Cross-examined by Marsall.— The first time she saw him was when he came into the room; he was then in his shirt sleeves with a broad leafed hat and ribbon on it.

Re-examined — There did not appear to be two parties of them, they all seemed to be acting in concert.

William Day, cook at Mr. Chievers, remembered some persons on horseback coming to Mr. Chievers on the 21st December; one of them came into the yard and held a pistol to his head; the prisoner Everett was the man; he was dressed in a dark coat and a Manilla hat with pink ribbon on it; he was then taken into the bar and bailed up with the rest. A man in the passage said “Is that fellow all right?” witness supposed that referred to Graham, as he had seen a shot fired by a man who stood in the road opposite Mr. Dangar’s house; the shot was fired at Mr. Graham; I saw him running along the road, and the man who fired at him was about twenty yards from him; witness saw that before Everett came up to him. He thought he heard a shot fired, and that caused him to look towards the building, and then he saw the second shot fired; he thought it took effect from seeing Graham slacken his pace all of a sudden; he did not see him fall, for he was instantly accosted by Everett; witness thought when the man said “Is that fellow all right?” he alluded to Graham; as soon as he could he made his way out the backway to call the police, and as he was returning he saw seven men riding along the road about three or four hundred yards from the house, and he had no doubt but they were the same men who had been at Dangar’s and Chievers’; witness could not say which was the man who fired, but he had a light coat on.
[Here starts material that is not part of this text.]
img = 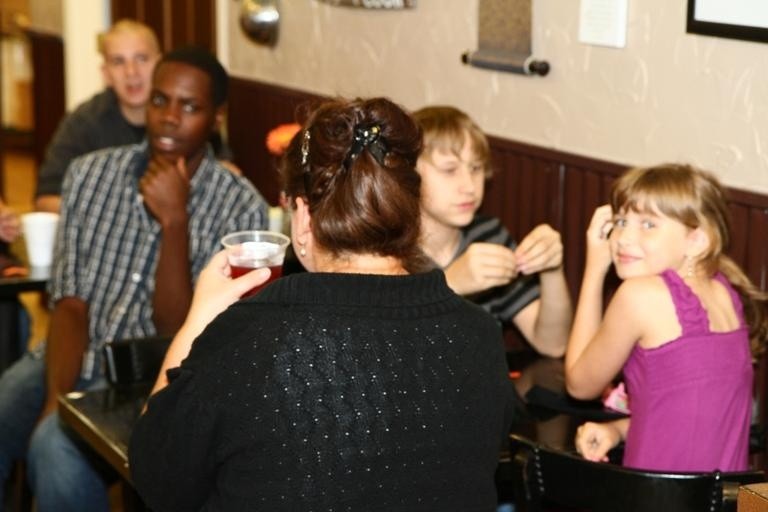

Cross-examined — Witness might be about a hundred yards from the man who fired at Mr. Graham at the time he fired; he was then standing quite still; did not see a pistol fired by Mr. Graham; there appeared to be two parties of them, one at Dangar’s and the other at Chievers’; it was about seven o’clock in the morning, and there might be a distance of about fifty or sixty yards between the houses; a transaction might be going on in one house and a party in the other not know anything of it.

Re-examined — From what he said, the men at Dangar’s and at Chievers’ seemed to be all of one party.

Joseph Chievers, brother of Mr. Chievers, publican of Scone, was at his brother’s house on the 21st. of December, and saw Marshall, Everett, Davies, and Glanville there. Marshall inquired if it was all right about, half an hour after the other three had been there; he was in the bar when he asked that question, and some one answered, “Yes, it is nearly all over.” Witness had heard two of three shots fired; and about half an hour after the shots were fired they all went away, seven in number. Everett met him in the yard, with a pistol in each hand, and ordered him to bail up in the bar. Davies kept the bar door. He saw Graham when they brought him down on a board. Thomas Dangar, storekeeper at St. Aubin’s, near Scone, said he remembered the men coming to his house, and one of them knocking at the bedroom door. Upon opening it Marshall entered the room, and asked if that young man (meaning Mr. Graham) was witness’s son; he (witness) answered no; and Marshall said that the young man had fired at them, and they would have his life. Witness did not hear any shots fired. Marshall asked for the keys, and they were delivered to him. He took some watches and bracelets, which latter witness afterwards found had been trampled to pieces. Marshall said if witness left the room he would shoot him. He left some valuable property behind him, and did not stay more than two minutes in the room. He appeared to be alarmed after Graham had been shot. The prisoner Marshall, in cross-examining this witness, admitted being in the bedroom and questinning Mr. Dangar, as stated.

Thomas Dangar, aged eleven years, proved that the prisoner Chittey was the man who rode into the yard and called out “Cook, cook;” and that he was the man who rode on towards the township. The witness also saw Marshall in his father’s bedroom, and heard him ask if that young man (Graham) was his son, and say that he had shot at them, and they would have his life, or words to that effect. Marshall afterwards went through the yard. and said to the cook, “It is through you the other man got away.” Witness afterwards supposed that the prisoner, in saying that, alluded to Mr. Graham. Witness saw Mr. Graham dead about an hour after.

Sarah Dangar, wife of Mr. T. Dangar, was then called, and corroborated the evidence of the above witnesses in every particular, and also said that she heard the report of a gun three times. She also identified the prisoner Marshall, but could not identify any of the others.

William Jones, fencer, remembered being in the bush on the 20th of December last, where he fell in with seven men, six of whom then stood at the bar. One of the prisoners, whom he knew, desired witness to go down to the creek in the shade. When he went down he saw six more sitting on the grass. Marshall and Everett went up to his hut, and asked what beef he had. He showed them what he had cooked; and they asked him if he had not any more, and he told them none cooked. They took what was cooked, and had two or three pots of tea. They were all armed, and they left him about sundown. It was about twelve o’clock in the day when he fell in with them. He heard of Graham’s death the morning after. On this witness retiring from the box Everett said he hoped he (the witness) would be the next man who would be shot, and all such b—y dogs.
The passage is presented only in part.